É preciso o grito de uma aldeia inteira

Você já deve ter lido ou ouvido o provérbio africano que diz “É preciso uma aldeia inteira para se educar uma criança”. Mães, educadoras e demais agentes envolvidos nesse processo de “educar” sabem bem da profundidade dessa ideia. As crianças se desenvolvem não apenas com base nas relações familiares, mas também com a influência do que aprendem na escola e em outros ambientes da sociedade na qual estão inseridas.

Esse conceito não é novo, a filósofa alemã Hannah Arendt já falava, em meados do século XX, sobre a responsabilidade coletiva em relação à aprendizagem de crianças e adolescentes, e muitos pensadores da educação continuam tratando sobre o tema na atualidade.

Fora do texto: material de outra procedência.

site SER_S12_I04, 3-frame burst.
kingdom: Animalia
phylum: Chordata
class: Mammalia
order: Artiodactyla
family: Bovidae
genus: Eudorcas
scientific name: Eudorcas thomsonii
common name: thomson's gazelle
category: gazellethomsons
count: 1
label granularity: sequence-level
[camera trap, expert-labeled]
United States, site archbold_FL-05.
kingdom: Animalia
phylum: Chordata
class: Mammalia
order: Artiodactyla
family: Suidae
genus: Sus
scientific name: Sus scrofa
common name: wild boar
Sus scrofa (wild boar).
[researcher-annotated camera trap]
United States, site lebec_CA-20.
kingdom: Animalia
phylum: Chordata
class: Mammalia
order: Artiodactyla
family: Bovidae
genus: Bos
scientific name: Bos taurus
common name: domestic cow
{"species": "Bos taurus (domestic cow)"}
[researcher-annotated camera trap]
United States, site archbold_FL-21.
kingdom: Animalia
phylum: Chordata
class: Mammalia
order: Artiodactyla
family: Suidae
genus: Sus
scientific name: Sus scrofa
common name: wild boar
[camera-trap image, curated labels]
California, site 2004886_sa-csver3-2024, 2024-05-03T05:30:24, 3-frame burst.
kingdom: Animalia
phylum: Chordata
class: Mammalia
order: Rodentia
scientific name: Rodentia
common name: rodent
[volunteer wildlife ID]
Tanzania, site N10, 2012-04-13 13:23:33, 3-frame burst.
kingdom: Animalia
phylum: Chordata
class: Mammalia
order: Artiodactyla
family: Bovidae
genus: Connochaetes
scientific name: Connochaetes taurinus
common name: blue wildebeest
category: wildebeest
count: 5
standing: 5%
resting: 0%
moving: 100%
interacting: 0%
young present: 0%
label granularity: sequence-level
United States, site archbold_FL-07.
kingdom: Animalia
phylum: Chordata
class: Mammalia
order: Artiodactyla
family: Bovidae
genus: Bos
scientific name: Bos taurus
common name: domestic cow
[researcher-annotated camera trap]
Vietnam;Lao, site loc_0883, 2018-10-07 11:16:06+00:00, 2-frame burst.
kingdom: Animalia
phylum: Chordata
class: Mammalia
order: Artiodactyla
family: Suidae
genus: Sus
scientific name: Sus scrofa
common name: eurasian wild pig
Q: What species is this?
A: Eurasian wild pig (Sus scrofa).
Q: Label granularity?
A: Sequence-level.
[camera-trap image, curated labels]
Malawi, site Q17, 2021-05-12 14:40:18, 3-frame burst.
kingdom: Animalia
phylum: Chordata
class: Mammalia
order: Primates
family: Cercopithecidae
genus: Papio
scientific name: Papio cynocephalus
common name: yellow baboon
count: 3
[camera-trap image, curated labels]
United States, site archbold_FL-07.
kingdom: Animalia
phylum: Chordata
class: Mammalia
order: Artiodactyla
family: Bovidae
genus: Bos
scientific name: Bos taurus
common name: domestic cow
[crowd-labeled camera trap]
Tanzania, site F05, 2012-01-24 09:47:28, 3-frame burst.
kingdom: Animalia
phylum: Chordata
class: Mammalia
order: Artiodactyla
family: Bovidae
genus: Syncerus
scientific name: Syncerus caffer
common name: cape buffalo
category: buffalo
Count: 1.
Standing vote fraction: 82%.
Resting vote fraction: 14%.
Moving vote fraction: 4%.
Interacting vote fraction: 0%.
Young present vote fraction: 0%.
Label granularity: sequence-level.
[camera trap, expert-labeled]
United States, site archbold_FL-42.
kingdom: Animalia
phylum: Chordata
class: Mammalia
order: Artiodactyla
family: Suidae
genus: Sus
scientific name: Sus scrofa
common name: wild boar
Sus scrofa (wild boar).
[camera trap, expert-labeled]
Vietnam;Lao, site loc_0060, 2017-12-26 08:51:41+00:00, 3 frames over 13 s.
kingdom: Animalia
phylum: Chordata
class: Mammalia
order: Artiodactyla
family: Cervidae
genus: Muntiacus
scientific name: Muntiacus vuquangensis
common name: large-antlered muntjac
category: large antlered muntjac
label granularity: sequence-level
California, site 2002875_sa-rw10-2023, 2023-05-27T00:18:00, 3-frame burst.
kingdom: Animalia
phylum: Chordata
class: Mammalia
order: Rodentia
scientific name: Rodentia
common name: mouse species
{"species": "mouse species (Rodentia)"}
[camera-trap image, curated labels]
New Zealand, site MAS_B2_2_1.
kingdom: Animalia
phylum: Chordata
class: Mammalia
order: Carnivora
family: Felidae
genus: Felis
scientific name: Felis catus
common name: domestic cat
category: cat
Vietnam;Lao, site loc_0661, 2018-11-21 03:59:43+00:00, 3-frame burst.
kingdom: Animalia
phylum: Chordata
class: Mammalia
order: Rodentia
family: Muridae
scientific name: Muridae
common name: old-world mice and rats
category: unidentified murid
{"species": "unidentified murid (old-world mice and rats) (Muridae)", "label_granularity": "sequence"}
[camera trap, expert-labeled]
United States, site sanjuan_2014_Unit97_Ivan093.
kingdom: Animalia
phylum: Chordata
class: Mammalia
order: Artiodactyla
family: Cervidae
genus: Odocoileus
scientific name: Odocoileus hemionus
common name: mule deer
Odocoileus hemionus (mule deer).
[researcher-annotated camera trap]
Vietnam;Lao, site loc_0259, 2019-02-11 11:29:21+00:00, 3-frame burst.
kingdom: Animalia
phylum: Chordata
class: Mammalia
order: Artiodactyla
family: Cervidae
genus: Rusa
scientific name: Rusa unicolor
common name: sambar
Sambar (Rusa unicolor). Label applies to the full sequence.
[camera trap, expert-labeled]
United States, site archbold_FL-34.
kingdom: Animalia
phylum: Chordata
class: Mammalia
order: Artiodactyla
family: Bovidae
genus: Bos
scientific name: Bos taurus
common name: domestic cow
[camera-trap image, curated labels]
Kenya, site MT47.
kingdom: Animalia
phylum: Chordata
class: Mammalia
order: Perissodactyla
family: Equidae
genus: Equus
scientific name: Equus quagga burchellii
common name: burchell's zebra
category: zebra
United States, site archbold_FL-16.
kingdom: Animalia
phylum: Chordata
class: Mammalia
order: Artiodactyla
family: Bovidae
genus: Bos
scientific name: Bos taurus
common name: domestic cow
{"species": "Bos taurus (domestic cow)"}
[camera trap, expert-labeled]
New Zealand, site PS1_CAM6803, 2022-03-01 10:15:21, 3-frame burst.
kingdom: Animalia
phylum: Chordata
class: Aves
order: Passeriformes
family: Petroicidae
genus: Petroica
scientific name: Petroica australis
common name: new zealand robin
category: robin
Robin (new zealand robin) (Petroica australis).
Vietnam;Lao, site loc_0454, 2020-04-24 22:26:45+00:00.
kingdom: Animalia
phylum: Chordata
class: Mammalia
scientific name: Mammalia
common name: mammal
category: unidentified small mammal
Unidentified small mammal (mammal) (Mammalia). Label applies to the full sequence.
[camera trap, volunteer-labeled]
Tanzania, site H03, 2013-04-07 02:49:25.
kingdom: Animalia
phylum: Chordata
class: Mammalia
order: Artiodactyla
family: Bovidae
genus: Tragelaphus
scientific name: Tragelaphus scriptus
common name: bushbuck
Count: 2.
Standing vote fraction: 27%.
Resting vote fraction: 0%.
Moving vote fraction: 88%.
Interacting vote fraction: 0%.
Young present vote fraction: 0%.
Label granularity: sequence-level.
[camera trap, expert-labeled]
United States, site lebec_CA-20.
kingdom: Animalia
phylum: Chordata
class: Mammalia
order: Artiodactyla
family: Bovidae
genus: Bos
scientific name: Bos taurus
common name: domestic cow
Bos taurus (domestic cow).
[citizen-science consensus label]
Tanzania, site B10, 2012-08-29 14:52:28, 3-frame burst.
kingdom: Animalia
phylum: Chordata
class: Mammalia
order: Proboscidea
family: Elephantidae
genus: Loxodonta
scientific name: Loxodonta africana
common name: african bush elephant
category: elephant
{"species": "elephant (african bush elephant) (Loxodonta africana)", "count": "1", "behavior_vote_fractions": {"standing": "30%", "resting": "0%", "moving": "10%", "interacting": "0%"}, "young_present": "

Quem conhece o trabalho desenvolvido pelo Rock Camp Curitiba sabe que o projeto encontra na coletividade a base para o desenvolvimento de suas atividades. Somos um projeto feito por um grupo majoritariamente formado por mulheres e dedicado às mulheres, às pessoas trans e às que não se identificam com a binaridade de gênero. Quem se voluntaria para qualquer função no Rock Camp sabe que é parte da aldeia e que há muito a ser feito principalmente em relação às meninas, que em geral recebem menos estímulo para ocuparem os espaços que desejam.

Porém, engana-se quem pensa que somente as crianças necessitam da aldeia. Desde o primeiro camp em 2018, voluntárias das mais diversas áreas têm compartilhado sobre o impacto gerado pela comunidade formada a partir do envolvimento com o Rock Camp Curitiba. Apesar de ter rotatividade de voluntárias incluindo pessoas novas a cada ano, o grupo de “Campers”, como é carinhosamente chamado pelo voluntariado, não distingue quem participou desse ou daquele ano, é uma comunidade que cresce a cada nova pessoa que chega. É uma aldeia para quem se dispõe a ser aldeia.

E para ser aldeia não basta estar disposta a ensinar, é preciso estar aberta a aprender, a ajudar e a confortar. Mas quem conforta hoje, amanhã vai receber o afeto, seja em uma palavra de incentivo, seja com uma imagem de gatinho (que pode virar uma enxurrada de fotos de bichinhos no horário de expediente, o que vai demandar paciência e tolerância).

A estreia do Rock Camp 18+ ampliou o alcance da nossa aldeia. Porque se, com as crianças nosso papel é direcionar para que elas encontrem a confiança para se expressarem em suas identidades e desejos, com mulheres adultas, a relação é de troca. Compreender que temos vivências que hora se cruzam, hora se afastam, mas que em comum, temos o ser o outro, seja por ser mulher, seja por ser queer, seja por apenas ser. E aí está o grande ato do Rock Camp 18+: a aldeia se dando conta de que “a revolução está na nossa canção”. E ela ecoa. Aqui. Na América Latina. Em todo o mundo.

Texto de Lis Claudia Ferreira, voluntária do Rock Camp Curitiba desde 2019.